## [YOUR OBJECTIVE]
The answer must consist of every record below, reproduced exactly.

::::::::::

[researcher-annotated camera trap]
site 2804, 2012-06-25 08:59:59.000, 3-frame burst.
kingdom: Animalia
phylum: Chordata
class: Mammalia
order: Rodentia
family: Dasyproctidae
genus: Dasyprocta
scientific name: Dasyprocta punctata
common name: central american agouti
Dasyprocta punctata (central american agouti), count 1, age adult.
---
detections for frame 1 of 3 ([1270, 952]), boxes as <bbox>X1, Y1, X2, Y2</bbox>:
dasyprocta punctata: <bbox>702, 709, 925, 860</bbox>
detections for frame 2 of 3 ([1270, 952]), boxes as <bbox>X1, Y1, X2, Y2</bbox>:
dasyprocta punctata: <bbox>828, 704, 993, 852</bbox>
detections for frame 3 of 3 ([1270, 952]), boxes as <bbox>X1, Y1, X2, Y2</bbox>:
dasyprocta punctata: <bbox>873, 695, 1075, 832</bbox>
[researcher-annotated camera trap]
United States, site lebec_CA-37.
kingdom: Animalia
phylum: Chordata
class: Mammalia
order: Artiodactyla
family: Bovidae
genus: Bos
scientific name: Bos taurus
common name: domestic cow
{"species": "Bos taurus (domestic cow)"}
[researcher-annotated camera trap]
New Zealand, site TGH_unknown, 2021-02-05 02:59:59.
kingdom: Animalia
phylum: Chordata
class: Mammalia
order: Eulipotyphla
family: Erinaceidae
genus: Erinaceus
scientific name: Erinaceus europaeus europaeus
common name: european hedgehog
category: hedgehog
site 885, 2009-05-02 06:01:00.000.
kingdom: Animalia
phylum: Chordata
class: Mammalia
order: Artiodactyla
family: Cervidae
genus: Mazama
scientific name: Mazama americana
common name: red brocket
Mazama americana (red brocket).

::::::::::

## [TASK RESULT]
[researcher-annotated camera trap]
site 2804, 2012-06-25 08:59:59.000, 3-frame burst.
kingdom: Animalia
phylum: Chordata
class: Mammalia
order: Rodentia
family: Dasyproctidae
genus: Dasyprocta
scientific name: Dasyprocta punctata
common name: central american agouti
Dasyprocta punctata (central american agouti), count 1, age adult.
---
detections for frame 1 of 3 ([1270, 952]), boxes as <bbox>X1, Y1, X2, Y2</bbox>:
dasyprocta punctata: <bbox>702, 709, 925, 860</bbox>
detections for frame 2 of 3 ([1270, 952]), boxes as <bbox>X1, Y1, X2, Y2</bbox>:
dasyprocta punctata: <bbox>828, 704, 993, 852</bbox>
detections for frame 3 of 3 ([1270, 952]), boxes as <bbox>X1, Y1, X2, Y2</bbox>:
dasyprocta punctata: <bbox>873, 695, 1075, 832</bbox>
[researcher-annotated camera trap]
United States, site lebec_CA-37.
kingdom: Animalia
phylum: Chordata
class: Mammalia
order: Artiodactyla
family: Bovidae
genus: Bos
scientific name: Bos taurus
common name: domestic cow
{"species": "Bos taurus (domestic cow)"}
[researcher-annotated camera trap]
New Zealand, site TGH_unknown, 2021-02-05 02:59:59.
kingdom: Animalia
phylum: Chordata
class: Mammalia
order: Eulipotyphla
family: Erinaceidae
genus: Erinaceus
scientific name: Erinaceus europaeus europaeus
common name: european hedgehog
category: hedgehog
site 885, 2009-05-02 06:01:00.000.
kingdom: Animalia
phylum: Chordata
class: Mammalia
order: Artiodactyla
family: Cervidae
genus: Mazama
scientific name: Mazama americana
common name: red brocket
Mazama americana (red brocket).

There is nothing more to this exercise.